Last updated at Posted at 2025-12-10

はじめに

RUNTEQ Advent Calendar 2025 の11日目(シリーズ1)を担当します、Masa と申します。
今年のテーマは 『みんなにおすすめしたい〇〇tips』 です。

今回のタイトルは 「質問できるアホであれ!! -N+1から読み解く効率化-」 です!
初学者エンジニアが業務を進める中で、しばしば 「質問タイミング問題」 にぶつかるそうです。自分も間違いなく今後 ぶち当たるので、 先に技術的に整理してみることにします。

ちなみに本日、RUNTEQ Advent Calendar 2025シーズン2にも記事を書かせて頂きましたので、ご興味ある方はぜひ下記からお願い致します。
https://note.com/masa_007_02/n/n0738de4cd9e7

さて、先ずはこちらのショート動画をご覧ください。

YouTubeサムネ

先輩の背中をチラ見しながら、初学者の脳内は…
・今ロジック考えてる…?

提供項目:
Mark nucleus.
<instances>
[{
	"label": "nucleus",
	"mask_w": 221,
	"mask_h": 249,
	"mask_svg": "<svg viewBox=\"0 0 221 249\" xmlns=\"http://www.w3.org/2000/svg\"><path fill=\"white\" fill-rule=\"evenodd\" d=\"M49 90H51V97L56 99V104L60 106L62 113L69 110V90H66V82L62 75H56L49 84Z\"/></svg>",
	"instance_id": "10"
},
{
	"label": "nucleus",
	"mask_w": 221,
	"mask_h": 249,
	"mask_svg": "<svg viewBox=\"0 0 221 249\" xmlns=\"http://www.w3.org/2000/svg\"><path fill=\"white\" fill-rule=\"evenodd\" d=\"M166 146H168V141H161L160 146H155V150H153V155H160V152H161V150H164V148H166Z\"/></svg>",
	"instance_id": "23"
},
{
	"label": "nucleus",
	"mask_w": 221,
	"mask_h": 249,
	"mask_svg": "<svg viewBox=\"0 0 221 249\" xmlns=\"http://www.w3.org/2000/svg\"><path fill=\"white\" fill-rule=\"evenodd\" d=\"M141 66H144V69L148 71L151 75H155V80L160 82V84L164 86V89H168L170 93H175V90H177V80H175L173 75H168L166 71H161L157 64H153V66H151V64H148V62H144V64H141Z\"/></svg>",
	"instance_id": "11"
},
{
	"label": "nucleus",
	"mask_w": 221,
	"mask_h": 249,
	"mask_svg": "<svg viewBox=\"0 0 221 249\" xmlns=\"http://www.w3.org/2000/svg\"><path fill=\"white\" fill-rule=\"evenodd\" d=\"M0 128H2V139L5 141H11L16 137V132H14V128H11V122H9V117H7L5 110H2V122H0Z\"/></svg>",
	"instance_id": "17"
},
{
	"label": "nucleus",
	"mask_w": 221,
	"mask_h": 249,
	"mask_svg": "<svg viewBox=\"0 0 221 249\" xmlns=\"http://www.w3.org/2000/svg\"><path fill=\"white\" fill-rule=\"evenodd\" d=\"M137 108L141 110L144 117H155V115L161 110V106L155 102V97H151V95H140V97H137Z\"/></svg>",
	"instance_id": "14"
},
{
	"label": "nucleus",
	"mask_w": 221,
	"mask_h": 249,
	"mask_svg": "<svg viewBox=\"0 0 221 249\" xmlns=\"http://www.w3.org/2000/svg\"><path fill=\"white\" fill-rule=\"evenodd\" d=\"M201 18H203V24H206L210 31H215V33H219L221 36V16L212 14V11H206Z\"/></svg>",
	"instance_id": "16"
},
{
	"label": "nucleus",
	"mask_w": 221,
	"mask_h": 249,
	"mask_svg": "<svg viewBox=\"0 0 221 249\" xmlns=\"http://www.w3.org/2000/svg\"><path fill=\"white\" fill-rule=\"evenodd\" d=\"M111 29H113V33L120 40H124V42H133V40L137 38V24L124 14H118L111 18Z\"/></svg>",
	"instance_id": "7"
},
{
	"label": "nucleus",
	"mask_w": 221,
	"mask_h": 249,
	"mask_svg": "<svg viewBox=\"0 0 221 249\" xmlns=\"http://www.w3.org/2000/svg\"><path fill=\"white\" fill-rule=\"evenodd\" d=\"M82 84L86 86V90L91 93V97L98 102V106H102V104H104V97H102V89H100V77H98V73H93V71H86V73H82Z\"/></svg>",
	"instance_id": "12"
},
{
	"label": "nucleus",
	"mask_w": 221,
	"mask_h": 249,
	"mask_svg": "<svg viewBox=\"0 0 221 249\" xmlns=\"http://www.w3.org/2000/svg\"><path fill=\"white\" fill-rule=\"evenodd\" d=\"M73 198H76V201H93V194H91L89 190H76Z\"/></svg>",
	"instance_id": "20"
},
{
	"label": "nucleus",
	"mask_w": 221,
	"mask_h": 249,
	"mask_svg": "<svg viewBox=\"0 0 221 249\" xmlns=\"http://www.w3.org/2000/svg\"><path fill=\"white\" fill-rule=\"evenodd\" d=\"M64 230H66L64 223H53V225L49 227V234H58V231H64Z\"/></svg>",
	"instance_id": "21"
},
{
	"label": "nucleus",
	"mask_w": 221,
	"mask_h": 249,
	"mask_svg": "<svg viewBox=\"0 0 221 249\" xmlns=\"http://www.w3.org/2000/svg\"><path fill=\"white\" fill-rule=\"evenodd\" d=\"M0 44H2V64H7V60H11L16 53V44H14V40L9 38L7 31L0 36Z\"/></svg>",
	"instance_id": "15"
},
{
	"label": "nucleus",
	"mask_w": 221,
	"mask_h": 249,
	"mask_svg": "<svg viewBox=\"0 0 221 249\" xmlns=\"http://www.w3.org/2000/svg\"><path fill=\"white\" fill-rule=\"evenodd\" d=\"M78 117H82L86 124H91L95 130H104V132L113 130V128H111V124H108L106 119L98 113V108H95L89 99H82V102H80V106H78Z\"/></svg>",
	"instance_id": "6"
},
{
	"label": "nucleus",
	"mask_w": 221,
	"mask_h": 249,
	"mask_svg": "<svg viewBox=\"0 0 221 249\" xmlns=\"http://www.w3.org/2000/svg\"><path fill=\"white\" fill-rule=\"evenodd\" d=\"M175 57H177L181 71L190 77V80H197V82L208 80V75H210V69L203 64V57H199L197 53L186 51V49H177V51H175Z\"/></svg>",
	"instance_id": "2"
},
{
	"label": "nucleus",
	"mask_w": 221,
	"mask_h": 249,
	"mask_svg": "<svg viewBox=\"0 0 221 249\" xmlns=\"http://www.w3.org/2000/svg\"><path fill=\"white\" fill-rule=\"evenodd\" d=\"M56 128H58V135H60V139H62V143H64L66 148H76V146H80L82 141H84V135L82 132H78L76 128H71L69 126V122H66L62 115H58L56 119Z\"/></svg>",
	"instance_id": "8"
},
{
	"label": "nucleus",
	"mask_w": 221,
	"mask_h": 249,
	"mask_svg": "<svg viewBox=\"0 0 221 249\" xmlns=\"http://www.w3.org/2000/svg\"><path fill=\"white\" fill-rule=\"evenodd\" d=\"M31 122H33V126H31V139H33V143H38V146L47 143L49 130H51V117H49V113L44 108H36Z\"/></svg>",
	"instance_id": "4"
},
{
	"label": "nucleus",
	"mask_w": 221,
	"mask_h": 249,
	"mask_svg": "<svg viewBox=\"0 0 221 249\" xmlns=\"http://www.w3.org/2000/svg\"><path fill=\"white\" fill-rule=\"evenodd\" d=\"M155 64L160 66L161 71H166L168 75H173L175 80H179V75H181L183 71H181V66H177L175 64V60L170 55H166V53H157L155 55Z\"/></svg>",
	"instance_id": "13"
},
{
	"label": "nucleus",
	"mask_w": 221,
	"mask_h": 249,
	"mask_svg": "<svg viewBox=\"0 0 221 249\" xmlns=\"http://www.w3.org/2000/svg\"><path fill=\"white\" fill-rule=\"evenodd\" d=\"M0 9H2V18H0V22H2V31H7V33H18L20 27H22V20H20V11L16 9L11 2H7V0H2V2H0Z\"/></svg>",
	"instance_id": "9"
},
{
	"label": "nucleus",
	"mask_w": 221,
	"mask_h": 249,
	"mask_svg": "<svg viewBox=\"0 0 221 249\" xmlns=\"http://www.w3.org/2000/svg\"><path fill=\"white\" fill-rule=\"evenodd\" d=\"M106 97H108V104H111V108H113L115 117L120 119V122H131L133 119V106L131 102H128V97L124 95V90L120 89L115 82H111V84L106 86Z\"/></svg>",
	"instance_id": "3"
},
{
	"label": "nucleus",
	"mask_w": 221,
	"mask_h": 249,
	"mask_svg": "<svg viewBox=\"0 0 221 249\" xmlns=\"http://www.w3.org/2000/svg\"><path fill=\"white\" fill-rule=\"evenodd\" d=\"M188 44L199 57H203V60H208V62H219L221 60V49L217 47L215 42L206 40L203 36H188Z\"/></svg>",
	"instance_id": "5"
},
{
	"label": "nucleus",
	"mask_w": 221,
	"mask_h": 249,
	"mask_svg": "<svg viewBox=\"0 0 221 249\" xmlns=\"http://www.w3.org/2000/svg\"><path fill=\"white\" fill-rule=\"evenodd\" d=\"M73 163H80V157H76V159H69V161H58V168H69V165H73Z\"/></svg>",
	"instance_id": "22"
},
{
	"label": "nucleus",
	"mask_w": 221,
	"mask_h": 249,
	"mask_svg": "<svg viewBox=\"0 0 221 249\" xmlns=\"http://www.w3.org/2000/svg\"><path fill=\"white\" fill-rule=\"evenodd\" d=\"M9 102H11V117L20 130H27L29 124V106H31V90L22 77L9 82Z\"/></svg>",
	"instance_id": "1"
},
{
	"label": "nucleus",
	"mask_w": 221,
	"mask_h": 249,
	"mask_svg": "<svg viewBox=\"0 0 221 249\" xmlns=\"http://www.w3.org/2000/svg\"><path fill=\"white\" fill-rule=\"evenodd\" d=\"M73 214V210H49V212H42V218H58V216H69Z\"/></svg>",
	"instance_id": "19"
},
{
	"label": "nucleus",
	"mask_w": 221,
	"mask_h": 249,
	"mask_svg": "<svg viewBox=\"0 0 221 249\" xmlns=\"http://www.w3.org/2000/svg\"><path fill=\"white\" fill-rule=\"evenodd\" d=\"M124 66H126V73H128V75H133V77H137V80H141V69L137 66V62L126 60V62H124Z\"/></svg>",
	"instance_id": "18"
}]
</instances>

作業指示:
A) 抜粋本文のうち、「RUNTEQ Advent Calendar 2025 の11日目(シリーズ1)を担当します、Masa」から「にぶつかるそうです。自分も間違いなく今後 ぶち当たるので、 先に技術的に整理してみることにします。」までの部分を、両端を含めて一字一句違えずに再掲してください。
B) 抜粋本文に基づき、次の問いに答えてください。
(i) 筆者が担当しているのは、RUNTEQ Advent Calendar 2025 の何日目ですか。
(ii) 今回の記事のタイトルは何ですか。
(iii) 初学者エンジニアが業務を進める中でしばしばぶつかるとされる問題は、何と呼ばれていますか。
提示された項目は、本件とは一切関係ありません。

各作業の解答:
A)
RUNTEQ Advent Calendar 2025 の11日目(シリーズ1)を担当します、Masa と申します。
今年のテーマは 『みんなにおすすめしたい〇〇tips』 です。

今回のタイトルは 「質問できるアホであれ!! -N+1から読み解く効率化-」 です!
初学者エンジニアが業務を進める中で、しばしば 「質問タイミング問題」 にぶつかるそうです。自分も間違いなく今後 ぶち当たるので、 先に技術的に整理してみることにします。

B)
(i) 11日目(シリーズ1)です。
(ii) 「質問できるアホであれ!! -N+1から読み解く効率化-」です。
(iii) 「質問タイミング問題」です。